3.1 Existência de enfermeiro de referência
Quando questionados se foram informados sobre a existência do enfermeiro de referência para a prestação e continuidade de cuidados durante o internamento ao seu filho, a maioria dos pais (4) reconhecem a sua existência e reportam da seguinte forma “Eu acho que a nossa enfermeira de referência era a enfermeira X, porque ela estava sempre connosco…” (E2, E4), contudo, mesmo referindo não ter conhecimento identificam como uma enfermeira mais próxima “pois eu não sabia que eles tinham uma…, a enfermeira X, pois estava sempre próxima… sim, sim…” (E3). Relativamente à forma como obtiveram esse conhecimento houve relatos de qua a informação foi feita pelo próprio enfermeiro, “sim, sim, foi a primeira…” (E2),” acho que foi a própria enfermeira…” (E5), por outro profissional “por outra enfermeira…” (E4), sendo que um outro, decorrente de todo o processo de hospitalização, não se recorda com exatidão, embora refira que “… julgo que a enfermeira X veio com a médica…” (E1).

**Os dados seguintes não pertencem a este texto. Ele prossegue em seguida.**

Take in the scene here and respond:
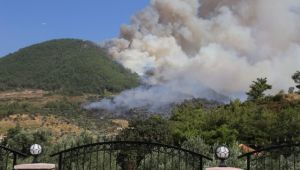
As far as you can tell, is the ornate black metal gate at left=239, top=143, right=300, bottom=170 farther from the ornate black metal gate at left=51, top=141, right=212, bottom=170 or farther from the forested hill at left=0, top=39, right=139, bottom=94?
the forested hill at left=0, top=39, right=139, bottom=94

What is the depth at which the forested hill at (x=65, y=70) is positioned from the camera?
15938 centimetres

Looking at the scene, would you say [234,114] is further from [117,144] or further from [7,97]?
[7,97]

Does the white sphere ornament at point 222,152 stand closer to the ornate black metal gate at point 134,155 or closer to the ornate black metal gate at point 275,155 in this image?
the ornate black metal gate at point 134,155

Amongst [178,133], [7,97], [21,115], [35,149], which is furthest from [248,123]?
[7,97]

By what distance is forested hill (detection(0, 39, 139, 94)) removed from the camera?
523 ft

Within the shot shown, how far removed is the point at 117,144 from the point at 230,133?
1774 inches

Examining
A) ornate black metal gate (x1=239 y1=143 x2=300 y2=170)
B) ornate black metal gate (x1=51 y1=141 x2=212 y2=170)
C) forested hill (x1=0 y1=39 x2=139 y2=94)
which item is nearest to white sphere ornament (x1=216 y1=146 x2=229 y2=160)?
ornate black metal gate (x1=51 y1=141 x2=212 y2=170)

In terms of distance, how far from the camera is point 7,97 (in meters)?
141

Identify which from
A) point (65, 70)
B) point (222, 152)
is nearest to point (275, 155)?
point (222, 152)

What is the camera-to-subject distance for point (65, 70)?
6550 inches

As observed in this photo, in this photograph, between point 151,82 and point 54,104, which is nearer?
point 54,104

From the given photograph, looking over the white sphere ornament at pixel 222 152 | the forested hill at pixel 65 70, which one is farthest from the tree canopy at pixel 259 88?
the white sphere ornament at pixel 222 152

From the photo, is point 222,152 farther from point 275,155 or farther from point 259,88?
point 259,88

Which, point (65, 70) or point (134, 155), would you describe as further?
point (65, 70)
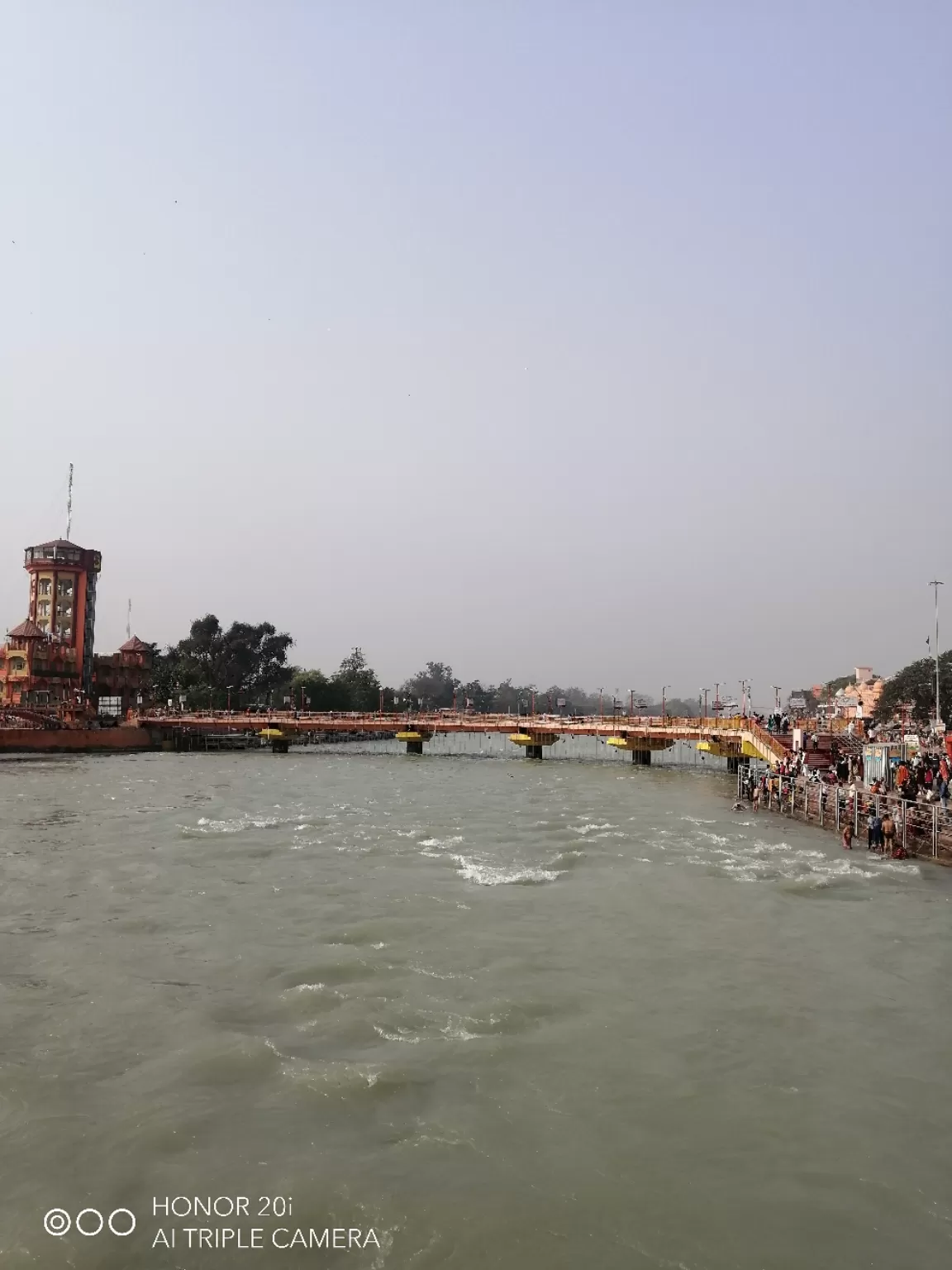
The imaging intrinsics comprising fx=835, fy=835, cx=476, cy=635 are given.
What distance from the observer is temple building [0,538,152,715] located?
286 ft

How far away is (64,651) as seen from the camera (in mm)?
91562

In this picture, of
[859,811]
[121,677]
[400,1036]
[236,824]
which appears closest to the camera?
[400,1036]

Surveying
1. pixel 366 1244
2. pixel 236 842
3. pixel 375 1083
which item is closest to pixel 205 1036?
pixel 375 1083

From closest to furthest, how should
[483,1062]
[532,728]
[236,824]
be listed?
1. [483,1062]
2. [236,824]
3. [532,728]

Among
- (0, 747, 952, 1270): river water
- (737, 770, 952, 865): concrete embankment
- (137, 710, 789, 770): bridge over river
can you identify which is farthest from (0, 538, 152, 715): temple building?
(0, 747, 952, 1270): river water

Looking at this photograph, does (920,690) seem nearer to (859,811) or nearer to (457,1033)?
(859,811)

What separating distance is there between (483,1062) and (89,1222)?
4772mm

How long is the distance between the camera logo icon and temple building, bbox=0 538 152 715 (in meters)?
83.1

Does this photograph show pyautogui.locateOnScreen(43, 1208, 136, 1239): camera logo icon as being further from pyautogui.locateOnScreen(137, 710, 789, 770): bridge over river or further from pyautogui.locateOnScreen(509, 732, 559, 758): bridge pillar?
pyautogui.locateOnScreen(509, 732, 559, 758): bridge pillar

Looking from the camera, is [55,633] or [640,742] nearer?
[640,742]

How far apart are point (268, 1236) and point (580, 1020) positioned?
573 cm

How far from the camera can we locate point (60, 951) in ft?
49.5

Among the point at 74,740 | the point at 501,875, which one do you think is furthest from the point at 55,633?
the point at 501,875

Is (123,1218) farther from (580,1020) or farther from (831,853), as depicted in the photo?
(831,853)
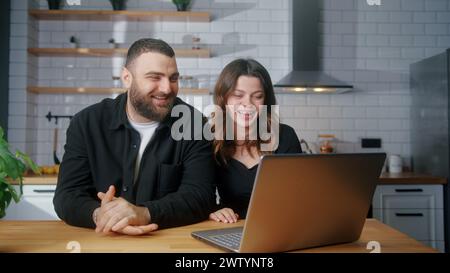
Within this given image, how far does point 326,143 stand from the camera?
3326 mm

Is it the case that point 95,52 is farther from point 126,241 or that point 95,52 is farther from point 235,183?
point 126,241

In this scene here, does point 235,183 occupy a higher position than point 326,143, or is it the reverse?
point 326,143

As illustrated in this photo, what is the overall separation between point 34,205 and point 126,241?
6.55 feet

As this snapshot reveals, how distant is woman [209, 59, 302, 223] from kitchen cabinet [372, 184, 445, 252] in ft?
4.24

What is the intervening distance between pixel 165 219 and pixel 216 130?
0.72 m

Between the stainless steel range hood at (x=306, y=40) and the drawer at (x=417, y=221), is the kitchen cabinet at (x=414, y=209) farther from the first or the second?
the stainless steel range hood at (x=306, y=40)

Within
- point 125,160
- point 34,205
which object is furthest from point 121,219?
point 34,205

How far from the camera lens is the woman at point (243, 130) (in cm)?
171

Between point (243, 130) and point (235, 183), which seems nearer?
point (235, 183)

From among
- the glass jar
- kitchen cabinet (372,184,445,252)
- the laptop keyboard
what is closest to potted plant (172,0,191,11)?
the glass jar

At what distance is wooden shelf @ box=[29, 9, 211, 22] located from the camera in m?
3.14

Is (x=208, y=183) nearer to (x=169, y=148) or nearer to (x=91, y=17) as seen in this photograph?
(x=169, y=148)

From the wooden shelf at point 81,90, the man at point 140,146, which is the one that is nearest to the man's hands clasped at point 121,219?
the man at point 140,146

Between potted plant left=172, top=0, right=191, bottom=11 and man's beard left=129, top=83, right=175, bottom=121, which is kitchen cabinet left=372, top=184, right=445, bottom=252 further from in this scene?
potted plant left=172, top=0, right=191, bottom=11
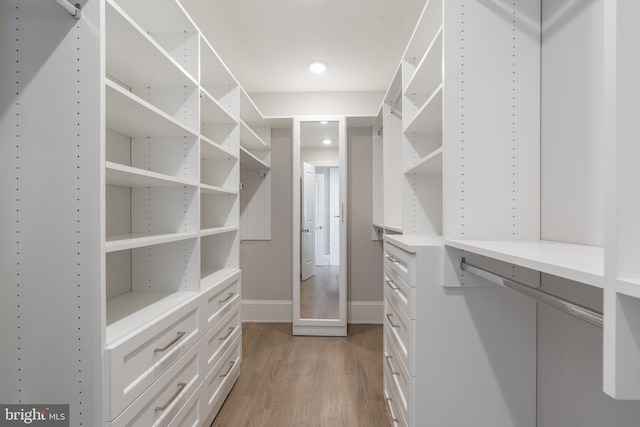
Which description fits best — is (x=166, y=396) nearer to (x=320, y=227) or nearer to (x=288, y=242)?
(x=320, y=227)

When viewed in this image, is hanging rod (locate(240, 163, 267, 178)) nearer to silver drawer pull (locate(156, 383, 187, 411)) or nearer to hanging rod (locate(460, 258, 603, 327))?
silver drawer pull (locate(156, 383, 187, 411))

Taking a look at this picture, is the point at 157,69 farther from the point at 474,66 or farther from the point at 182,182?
the point at 474,66

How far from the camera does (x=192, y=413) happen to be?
1566 mm

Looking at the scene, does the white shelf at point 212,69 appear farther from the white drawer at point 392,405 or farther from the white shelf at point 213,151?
the white drawer at point 392,405

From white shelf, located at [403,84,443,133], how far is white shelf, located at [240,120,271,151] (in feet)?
4.98

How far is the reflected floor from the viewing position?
3258 millimetres

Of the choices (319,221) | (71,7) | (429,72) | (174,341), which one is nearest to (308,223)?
(319,221)

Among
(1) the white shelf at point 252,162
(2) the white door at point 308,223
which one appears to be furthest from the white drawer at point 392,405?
(1) the white shelf at point 252,162

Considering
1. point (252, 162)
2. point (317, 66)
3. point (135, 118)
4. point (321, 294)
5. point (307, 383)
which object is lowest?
point (307, 383)

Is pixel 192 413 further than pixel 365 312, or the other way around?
pixel 365 312

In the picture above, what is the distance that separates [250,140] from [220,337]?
6.59ft

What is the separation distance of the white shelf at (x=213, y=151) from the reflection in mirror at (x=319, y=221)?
1.07 m

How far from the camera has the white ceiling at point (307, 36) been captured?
218cm

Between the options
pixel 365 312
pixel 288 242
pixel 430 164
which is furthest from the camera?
pixel 288 242
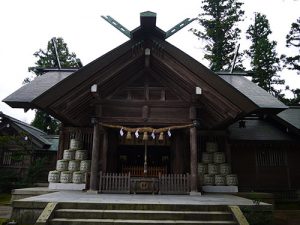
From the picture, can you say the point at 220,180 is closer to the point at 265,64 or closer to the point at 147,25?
the point at 147,25

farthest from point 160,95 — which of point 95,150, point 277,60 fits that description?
point 277,60

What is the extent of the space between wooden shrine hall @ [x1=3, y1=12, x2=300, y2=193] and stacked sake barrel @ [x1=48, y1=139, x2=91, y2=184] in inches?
23.8

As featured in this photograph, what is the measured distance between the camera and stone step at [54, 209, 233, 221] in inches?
253

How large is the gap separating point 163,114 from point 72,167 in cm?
520

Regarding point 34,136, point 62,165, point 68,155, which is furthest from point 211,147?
point 34,136

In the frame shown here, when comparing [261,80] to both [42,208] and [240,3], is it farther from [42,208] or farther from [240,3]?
[42,208]

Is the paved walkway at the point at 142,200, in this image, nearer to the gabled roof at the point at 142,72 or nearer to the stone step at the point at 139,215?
the stone step at the point at 139,215

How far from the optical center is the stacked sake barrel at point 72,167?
1185 centimetres

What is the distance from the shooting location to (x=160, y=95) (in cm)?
1103

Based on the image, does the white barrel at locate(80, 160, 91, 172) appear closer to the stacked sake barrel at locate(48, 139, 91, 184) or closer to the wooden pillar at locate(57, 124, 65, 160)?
the stacked sake barrel at locate(48, 139, 91, 184)

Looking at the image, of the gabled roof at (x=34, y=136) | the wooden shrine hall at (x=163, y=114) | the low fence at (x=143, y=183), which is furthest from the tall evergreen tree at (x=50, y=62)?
the low fence at (x=143, y=183)

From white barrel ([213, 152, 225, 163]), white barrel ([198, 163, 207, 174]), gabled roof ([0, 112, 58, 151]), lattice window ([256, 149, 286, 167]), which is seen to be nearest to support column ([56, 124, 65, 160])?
gabled roof ([0, 112, 58, 151])

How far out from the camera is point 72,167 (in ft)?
39.6

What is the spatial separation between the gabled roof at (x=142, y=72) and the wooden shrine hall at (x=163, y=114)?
0.12 ft
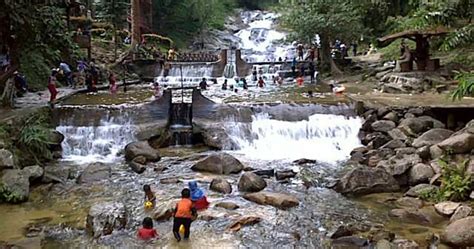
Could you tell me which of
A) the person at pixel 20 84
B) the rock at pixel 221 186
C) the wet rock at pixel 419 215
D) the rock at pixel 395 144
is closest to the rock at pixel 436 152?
the rock at pixel 395 144

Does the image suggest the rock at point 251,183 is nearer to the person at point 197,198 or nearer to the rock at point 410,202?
the person at point 197,198

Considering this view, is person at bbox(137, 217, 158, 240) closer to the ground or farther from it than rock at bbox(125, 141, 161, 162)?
closer to the ground

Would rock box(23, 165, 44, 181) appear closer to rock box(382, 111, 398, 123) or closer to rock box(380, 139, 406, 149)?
rock box(380, 139, 406, 149)

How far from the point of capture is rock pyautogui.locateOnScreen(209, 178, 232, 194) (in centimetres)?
1221

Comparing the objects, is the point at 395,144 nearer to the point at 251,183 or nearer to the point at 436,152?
the point at 436,152

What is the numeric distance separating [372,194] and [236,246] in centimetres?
437

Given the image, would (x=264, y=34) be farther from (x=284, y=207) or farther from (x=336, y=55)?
(x=284, y=207)

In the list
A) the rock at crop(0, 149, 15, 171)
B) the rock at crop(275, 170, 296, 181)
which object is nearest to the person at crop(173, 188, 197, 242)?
the rock at crop(275, 170, 296, 181)

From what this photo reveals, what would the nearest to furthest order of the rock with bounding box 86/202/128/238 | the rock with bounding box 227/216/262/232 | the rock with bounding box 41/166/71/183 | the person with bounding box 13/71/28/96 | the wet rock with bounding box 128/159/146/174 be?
the rock with bounding box 86/202/128/238, the rock with bounding box 227/216/262/232, the rock with bounding box 41/166/71/183, the wet rock with bounding box 128/159/146/174, the person with bounding box 13/71/28/96

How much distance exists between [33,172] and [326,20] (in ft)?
60.9

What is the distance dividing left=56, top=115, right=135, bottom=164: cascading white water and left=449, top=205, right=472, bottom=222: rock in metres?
9.97

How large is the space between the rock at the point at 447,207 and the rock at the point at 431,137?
12.1 ft

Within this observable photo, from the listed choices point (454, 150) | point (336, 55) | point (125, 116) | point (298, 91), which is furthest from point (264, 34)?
point (454, 150)

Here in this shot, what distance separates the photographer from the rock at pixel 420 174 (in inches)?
481
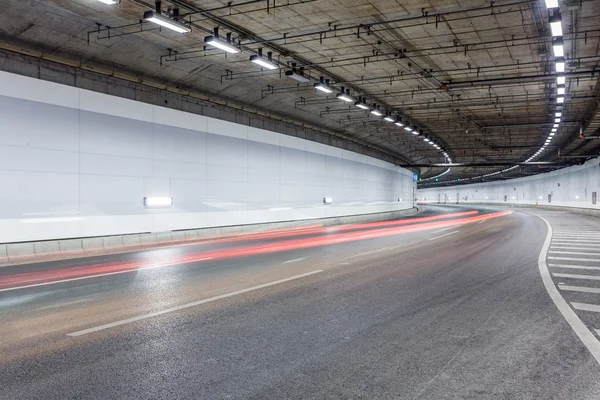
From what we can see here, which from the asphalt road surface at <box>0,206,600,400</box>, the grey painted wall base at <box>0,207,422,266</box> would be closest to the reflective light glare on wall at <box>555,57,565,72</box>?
the asphalt road surface at <box>0,206,600,400</box>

Foi possível identificar que os próprios pais procuraram informação sobre o enfermeiro de referência “…eu sou muito cusca… eu fui sempre à procura de querer saber…” (E1), “Sim, sim, perguntamos ao certo onde podíamos pedir ajuda e, por exemplo, se precisássemos de alguma coisa ou assim, perguntávamos se era com ela que podíamos falar desse assunto…” (E5), ou através da obtenção da informação em contexto de conversa com outro profissional “…basicamente o que me explicaram é que existia essa enfermeira, uma enfermeira especialista na área, que já trabalhava cá há muitos anos com estes meninos, e que teria mais experiência…” (E3, E4).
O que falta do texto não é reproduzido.